### Document segment ###

But you know what living alone also does for me? I can do what I want when I want to and none of it has to pass through my parents first, so I do a lot more things nowadays than I used to, outside my house even. Sometimes I get so excited about exploring a new hiking trail or going to a concert that I forget about my daydreams and I am 100% in the moment for once. That's magic.
I agree with Annie. My daydreaming increases as I get more depressed, and lets up a bit as I feel better. The depression/anxiety factor definitely seems the most indicative of my daydreaming.
When I was younger, I was afraid I'd lose myself after moving out, because growing up my most desperate desire was to become my daydream self and I pined after the freedom of adulthood so badly for that reason. The good news is I don't think I did lose myself. I've done more finding of myself than I ever have actually. It's helped me figure out I don't want to be my daydream self actually, I want to just be an improved me. But my daydream self helps a lot with that, as the mental manifestation of my inner personality and desires, and living alone I get that freedom to figure things out that I didn't have the resources to figure out under my parents' roof.
Sorry for rambling, basically I'm acknowledging your concerns about moving out exacerbating your MDD but providing the positives I've discovered that make it totally worth it to me. I won't lie and say it's not a possibility that it will get worse, but there's a lot of good that can come of it too.

###

*Things to do*:
• 1. Answer these questions about the post on living alone and daydreaming:
(a) What two outings does the writer say can make them forget their daydreams?
(b) Whom does the writer agree with?
(c) What does the writer say they want to be instead of their daydream self?
• 2. Copy out the part of the post between "But you know" and "once. That's magic.", inclusive.
This material comes from a separate source.

### Provided material ###

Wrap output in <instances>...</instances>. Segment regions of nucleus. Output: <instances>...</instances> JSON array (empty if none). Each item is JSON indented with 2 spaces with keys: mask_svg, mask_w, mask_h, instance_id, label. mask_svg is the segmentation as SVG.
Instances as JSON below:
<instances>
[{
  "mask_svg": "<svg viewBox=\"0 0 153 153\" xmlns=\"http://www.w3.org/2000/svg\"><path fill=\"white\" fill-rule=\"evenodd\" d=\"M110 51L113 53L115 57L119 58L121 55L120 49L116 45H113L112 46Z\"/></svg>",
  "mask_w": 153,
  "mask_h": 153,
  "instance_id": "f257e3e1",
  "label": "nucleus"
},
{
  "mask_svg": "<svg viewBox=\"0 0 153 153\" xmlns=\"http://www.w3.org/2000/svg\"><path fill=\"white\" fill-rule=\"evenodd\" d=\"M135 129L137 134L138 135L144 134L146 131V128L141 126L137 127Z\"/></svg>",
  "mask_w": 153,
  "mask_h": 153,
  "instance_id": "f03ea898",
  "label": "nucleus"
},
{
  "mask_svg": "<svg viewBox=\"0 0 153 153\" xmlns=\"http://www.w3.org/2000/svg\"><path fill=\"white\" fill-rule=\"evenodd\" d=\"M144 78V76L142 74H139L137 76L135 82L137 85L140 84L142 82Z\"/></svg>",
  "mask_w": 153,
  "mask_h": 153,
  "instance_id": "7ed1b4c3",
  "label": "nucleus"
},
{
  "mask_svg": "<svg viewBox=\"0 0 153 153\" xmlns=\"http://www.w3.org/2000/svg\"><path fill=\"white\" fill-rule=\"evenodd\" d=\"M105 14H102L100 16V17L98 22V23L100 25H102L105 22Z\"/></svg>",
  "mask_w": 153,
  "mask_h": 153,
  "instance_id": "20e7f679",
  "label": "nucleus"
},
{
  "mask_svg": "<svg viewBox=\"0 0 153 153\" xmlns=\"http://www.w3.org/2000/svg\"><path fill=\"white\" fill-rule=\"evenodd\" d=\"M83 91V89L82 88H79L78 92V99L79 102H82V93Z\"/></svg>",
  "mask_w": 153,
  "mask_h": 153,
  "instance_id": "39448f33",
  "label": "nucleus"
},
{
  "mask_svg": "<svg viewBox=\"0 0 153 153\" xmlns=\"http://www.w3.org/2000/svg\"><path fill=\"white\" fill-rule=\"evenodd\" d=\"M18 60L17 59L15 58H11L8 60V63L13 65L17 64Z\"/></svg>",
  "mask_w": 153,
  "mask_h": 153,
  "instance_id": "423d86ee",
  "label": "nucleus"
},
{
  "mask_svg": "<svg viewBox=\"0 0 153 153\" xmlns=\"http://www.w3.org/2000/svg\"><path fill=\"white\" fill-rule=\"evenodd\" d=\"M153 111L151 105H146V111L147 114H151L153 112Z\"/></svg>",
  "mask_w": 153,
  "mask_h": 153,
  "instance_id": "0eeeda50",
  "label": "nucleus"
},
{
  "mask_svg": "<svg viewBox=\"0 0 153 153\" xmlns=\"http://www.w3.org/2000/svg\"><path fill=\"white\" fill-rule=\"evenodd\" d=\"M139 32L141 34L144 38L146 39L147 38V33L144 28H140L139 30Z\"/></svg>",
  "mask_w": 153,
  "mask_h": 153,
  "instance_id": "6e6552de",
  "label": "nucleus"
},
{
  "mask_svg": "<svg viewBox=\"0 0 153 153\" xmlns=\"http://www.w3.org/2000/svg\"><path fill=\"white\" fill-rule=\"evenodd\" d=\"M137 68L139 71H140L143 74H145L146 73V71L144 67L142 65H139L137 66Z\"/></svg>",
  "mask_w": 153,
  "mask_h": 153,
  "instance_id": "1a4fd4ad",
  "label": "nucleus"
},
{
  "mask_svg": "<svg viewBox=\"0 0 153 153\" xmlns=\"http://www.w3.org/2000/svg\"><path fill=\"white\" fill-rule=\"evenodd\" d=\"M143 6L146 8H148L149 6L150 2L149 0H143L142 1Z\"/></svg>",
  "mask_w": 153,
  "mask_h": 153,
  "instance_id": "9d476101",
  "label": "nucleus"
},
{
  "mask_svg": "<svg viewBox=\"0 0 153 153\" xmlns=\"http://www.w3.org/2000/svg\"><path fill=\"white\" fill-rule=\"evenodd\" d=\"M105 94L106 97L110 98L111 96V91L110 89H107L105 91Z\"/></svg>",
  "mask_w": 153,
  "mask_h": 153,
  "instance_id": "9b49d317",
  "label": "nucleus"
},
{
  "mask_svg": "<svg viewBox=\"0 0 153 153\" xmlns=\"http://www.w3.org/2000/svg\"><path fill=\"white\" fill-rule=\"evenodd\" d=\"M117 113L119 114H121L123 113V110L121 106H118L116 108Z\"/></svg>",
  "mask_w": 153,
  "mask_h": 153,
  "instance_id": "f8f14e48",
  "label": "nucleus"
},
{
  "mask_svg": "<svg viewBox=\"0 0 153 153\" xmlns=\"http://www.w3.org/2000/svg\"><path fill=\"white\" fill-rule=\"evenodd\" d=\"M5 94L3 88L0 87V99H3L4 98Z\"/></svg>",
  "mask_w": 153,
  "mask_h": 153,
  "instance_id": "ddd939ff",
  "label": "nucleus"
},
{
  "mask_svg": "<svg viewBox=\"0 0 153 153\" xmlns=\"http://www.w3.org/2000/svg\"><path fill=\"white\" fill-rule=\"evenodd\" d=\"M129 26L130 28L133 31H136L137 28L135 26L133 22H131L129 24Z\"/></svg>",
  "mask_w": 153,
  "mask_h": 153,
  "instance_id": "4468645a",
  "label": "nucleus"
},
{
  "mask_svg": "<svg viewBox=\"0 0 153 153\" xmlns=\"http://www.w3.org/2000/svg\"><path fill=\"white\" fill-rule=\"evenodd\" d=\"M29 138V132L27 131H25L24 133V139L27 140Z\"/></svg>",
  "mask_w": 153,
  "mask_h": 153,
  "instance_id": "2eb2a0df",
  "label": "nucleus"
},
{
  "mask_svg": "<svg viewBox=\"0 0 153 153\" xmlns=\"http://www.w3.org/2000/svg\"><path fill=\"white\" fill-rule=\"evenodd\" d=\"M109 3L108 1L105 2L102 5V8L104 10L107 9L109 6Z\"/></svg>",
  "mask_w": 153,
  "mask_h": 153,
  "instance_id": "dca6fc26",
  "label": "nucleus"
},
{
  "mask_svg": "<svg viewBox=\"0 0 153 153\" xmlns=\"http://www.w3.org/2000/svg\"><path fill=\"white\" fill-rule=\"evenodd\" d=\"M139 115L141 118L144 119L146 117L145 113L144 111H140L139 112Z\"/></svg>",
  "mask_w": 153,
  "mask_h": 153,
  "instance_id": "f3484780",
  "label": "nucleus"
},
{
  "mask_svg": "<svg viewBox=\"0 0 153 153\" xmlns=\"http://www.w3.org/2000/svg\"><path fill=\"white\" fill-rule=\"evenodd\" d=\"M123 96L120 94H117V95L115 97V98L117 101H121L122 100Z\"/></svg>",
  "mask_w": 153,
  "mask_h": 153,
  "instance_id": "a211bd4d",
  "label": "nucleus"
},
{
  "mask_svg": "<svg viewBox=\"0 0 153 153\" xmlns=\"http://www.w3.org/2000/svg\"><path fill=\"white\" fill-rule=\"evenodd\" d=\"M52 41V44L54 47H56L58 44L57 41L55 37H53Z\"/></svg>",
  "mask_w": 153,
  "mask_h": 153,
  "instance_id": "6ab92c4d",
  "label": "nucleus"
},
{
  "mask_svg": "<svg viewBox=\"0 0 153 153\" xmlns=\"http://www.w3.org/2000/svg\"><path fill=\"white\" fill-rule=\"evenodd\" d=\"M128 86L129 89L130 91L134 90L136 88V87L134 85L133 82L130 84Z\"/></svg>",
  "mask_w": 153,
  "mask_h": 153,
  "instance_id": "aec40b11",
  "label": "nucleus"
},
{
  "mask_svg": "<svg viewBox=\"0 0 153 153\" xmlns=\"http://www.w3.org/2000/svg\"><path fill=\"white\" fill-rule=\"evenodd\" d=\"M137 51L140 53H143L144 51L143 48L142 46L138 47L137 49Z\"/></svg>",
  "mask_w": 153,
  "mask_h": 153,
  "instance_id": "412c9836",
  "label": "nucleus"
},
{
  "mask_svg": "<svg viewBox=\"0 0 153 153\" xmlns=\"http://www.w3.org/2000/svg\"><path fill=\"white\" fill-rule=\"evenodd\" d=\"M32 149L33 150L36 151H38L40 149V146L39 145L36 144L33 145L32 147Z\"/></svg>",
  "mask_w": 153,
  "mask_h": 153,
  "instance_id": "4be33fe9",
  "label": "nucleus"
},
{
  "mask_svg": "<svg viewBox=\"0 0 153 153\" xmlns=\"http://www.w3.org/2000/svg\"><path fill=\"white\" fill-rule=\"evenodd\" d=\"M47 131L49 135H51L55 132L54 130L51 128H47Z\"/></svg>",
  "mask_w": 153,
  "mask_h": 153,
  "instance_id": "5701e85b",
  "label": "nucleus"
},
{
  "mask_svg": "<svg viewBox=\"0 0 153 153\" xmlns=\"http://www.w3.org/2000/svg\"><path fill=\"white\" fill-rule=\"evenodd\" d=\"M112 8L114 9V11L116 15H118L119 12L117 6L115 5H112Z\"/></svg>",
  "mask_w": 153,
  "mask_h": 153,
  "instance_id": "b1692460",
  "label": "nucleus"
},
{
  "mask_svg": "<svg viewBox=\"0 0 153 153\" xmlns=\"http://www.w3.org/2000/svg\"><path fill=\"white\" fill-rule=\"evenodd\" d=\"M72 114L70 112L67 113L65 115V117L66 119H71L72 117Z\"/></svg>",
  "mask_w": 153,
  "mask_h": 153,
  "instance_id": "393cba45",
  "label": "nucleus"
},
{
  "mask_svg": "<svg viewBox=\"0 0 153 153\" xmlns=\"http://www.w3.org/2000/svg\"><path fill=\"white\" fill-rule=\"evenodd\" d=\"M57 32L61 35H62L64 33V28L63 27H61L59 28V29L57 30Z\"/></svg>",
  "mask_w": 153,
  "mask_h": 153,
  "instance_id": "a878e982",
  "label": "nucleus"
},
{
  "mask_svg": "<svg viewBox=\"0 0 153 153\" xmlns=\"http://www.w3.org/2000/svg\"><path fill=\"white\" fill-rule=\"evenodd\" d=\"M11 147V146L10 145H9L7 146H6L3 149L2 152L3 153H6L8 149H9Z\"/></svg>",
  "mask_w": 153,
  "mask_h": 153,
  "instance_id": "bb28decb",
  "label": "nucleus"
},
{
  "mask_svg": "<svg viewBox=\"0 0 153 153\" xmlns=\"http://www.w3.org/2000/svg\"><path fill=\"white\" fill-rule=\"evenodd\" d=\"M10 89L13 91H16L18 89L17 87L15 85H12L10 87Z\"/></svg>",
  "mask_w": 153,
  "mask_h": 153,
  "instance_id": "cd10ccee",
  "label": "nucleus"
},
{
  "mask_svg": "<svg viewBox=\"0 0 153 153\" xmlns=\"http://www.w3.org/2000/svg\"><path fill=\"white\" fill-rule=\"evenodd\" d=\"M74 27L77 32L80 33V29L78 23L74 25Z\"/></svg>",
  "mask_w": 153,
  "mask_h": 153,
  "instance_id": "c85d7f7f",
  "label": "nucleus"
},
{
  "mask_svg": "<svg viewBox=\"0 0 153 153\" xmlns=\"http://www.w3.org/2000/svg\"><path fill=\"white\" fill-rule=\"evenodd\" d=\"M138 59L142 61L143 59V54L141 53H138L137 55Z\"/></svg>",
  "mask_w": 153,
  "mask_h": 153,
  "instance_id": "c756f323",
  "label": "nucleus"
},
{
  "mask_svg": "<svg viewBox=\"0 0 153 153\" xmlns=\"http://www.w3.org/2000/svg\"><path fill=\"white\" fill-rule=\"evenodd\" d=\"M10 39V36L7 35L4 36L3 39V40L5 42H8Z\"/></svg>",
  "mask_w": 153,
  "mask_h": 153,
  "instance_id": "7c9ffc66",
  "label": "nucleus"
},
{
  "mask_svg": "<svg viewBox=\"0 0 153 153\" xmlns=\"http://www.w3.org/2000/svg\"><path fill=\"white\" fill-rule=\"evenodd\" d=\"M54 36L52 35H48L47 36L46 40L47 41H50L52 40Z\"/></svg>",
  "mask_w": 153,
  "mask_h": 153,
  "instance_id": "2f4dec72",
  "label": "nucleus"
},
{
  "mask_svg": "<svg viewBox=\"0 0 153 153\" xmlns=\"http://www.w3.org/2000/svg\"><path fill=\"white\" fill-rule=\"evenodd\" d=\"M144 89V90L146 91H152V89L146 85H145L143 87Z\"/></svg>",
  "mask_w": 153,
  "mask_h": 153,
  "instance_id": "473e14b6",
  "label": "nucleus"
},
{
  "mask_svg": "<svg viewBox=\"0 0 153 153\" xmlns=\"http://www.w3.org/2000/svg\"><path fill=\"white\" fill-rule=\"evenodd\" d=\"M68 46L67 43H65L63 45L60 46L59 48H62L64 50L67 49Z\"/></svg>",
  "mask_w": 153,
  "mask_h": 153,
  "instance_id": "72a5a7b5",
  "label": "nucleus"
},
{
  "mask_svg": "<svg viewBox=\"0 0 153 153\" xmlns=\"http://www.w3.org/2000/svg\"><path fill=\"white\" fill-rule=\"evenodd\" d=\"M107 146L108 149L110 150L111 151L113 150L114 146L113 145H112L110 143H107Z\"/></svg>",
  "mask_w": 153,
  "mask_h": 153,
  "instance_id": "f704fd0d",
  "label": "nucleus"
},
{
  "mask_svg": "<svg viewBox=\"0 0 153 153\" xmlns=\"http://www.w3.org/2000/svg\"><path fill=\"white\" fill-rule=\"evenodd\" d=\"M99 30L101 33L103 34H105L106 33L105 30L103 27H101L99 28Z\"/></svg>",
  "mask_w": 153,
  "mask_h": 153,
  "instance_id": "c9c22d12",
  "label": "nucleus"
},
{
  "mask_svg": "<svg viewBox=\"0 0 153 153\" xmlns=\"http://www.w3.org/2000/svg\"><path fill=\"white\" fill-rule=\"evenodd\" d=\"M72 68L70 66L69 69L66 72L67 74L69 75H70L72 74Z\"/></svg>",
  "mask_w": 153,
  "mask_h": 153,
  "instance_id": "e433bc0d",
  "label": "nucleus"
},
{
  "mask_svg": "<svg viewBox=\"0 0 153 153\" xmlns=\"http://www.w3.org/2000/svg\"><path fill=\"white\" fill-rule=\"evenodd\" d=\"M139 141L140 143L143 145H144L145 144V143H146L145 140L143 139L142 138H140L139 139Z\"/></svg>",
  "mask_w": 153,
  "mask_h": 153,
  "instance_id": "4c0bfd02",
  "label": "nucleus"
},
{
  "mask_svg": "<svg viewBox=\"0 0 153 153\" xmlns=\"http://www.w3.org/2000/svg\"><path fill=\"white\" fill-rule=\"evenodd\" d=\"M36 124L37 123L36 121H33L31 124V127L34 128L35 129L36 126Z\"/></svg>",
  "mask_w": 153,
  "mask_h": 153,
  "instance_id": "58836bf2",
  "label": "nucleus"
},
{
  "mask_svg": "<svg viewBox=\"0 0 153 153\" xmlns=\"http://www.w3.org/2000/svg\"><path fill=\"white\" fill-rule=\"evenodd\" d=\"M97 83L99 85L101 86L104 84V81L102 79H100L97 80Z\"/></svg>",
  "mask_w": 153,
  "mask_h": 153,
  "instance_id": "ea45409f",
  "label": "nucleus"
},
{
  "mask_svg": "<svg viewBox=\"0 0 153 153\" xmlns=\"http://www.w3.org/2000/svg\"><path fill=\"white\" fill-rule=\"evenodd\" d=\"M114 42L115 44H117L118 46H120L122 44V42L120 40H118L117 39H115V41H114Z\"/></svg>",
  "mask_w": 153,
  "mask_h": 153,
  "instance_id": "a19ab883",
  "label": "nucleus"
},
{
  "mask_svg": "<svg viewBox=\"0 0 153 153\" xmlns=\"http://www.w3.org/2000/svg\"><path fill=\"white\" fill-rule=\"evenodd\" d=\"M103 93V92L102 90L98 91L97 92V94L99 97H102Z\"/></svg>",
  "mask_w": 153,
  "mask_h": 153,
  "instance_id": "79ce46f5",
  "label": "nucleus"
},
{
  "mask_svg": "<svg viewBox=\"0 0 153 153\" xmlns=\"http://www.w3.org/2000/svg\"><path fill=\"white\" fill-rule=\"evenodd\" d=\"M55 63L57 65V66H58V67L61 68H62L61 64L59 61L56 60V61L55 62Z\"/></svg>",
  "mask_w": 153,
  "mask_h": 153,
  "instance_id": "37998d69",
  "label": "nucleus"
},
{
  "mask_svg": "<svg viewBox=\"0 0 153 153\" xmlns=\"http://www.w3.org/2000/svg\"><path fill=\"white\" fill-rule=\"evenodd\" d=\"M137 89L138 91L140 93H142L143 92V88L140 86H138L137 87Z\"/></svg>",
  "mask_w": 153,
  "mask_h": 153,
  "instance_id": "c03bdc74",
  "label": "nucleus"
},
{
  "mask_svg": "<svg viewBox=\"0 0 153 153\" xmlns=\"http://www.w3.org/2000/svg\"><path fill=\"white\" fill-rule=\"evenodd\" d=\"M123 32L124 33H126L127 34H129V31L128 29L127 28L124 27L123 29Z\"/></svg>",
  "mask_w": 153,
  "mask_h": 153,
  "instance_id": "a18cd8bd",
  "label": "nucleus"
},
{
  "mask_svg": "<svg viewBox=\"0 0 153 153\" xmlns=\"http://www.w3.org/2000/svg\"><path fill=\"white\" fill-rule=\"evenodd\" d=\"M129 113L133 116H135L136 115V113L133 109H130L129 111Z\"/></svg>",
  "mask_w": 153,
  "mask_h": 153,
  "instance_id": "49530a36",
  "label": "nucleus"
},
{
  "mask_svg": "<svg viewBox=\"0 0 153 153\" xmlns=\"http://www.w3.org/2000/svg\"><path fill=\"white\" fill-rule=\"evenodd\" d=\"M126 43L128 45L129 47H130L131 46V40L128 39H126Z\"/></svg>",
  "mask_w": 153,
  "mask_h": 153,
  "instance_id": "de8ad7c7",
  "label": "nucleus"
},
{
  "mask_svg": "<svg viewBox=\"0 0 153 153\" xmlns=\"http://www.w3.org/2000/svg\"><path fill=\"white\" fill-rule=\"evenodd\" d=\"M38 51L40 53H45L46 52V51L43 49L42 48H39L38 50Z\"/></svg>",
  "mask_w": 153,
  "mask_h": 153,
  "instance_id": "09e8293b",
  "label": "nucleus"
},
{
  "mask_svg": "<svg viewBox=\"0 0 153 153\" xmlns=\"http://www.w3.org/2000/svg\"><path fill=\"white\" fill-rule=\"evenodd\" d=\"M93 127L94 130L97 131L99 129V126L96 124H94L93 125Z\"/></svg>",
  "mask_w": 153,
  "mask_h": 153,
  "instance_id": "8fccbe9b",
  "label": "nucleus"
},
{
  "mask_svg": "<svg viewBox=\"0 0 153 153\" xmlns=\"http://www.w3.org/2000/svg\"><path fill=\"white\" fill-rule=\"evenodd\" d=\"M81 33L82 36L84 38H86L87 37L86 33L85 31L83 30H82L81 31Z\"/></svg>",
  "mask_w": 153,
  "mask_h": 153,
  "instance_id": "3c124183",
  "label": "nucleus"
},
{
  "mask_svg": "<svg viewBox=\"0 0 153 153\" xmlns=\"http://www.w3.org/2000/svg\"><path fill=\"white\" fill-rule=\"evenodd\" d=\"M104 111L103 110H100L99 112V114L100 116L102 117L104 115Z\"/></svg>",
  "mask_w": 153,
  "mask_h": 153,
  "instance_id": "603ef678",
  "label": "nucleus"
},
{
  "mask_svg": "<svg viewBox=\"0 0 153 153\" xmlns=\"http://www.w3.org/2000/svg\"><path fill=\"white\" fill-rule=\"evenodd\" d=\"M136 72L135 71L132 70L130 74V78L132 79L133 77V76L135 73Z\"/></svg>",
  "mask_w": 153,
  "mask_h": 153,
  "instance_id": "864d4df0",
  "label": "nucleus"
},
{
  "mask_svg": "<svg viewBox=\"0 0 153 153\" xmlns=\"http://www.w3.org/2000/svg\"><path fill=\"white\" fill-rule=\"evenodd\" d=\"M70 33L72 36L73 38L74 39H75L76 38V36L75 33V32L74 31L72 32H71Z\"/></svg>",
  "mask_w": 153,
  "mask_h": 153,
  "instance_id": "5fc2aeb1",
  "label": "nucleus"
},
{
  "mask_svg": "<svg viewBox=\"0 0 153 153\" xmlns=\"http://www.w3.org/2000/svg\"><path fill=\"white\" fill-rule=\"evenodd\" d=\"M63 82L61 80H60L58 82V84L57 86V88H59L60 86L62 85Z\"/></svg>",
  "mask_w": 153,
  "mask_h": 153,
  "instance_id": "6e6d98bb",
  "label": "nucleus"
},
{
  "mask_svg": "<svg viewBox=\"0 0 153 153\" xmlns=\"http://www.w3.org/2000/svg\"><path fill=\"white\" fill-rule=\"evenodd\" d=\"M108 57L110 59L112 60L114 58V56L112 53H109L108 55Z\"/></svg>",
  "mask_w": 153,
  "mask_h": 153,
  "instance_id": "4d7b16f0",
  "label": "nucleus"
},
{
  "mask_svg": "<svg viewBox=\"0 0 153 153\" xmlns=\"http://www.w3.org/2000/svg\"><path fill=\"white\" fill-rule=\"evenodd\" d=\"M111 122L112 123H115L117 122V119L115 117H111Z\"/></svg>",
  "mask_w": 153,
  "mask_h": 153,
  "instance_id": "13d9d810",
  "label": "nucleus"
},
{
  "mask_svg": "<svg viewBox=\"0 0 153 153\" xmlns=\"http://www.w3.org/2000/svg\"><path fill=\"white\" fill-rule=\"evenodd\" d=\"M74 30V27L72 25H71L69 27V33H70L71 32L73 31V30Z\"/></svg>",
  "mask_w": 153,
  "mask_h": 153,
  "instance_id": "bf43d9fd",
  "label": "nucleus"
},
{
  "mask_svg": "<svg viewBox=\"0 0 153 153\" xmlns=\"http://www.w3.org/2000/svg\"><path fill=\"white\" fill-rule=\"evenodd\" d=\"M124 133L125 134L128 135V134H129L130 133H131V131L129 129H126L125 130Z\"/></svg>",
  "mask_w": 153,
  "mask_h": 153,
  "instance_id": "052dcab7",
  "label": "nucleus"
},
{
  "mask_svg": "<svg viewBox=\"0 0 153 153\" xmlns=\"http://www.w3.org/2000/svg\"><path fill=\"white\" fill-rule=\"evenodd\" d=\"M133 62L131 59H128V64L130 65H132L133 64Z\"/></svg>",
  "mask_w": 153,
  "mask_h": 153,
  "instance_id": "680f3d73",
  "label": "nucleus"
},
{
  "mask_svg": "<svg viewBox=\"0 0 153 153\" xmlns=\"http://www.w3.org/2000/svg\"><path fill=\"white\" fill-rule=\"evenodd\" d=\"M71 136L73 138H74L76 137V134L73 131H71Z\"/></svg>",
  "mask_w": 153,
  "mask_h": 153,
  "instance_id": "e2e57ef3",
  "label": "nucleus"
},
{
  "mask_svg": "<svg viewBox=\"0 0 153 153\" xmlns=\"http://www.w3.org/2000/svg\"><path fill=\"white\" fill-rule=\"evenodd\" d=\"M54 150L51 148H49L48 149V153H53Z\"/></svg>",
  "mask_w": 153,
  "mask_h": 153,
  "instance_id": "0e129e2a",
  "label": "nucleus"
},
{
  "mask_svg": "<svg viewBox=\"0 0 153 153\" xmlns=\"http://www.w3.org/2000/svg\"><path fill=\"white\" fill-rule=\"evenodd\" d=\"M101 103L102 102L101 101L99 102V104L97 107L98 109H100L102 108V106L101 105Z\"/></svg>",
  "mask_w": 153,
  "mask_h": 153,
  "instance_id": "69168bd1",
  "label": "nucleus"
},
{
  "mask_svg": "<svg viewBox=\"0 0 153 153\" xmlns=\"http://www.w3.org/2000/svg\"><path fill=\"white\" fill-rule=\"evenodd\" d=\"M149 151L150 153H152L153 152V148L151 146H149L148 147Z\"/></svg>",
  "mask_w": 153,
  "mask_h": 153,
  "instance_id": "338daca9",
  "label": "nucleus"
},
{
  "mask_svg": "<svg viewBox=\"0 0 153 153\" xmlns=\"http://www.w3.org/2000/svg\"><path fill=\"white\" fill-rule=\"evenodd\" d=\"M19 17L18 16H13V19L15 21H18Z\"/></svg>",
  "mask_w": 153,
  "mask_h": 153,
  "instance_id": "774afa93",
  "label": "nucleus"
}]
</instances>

###

*Answers to the problems*:
• 1.
(a) Exploring a new hiking trail or going to a concert.
(b) Annie.
(c) An improved version of themselves ("an improved me").

• 2.
But you know what living alone also does for me? I can do what I want when I want to and none of it has to pass through my parents first, so I do a lot more things nowadays than I used to, outside my house even. Sometimes I get so excited about exploring a new hiking trail or going to a concert that I forget about my daydreams and I am 100% in the moment for once. That's magic.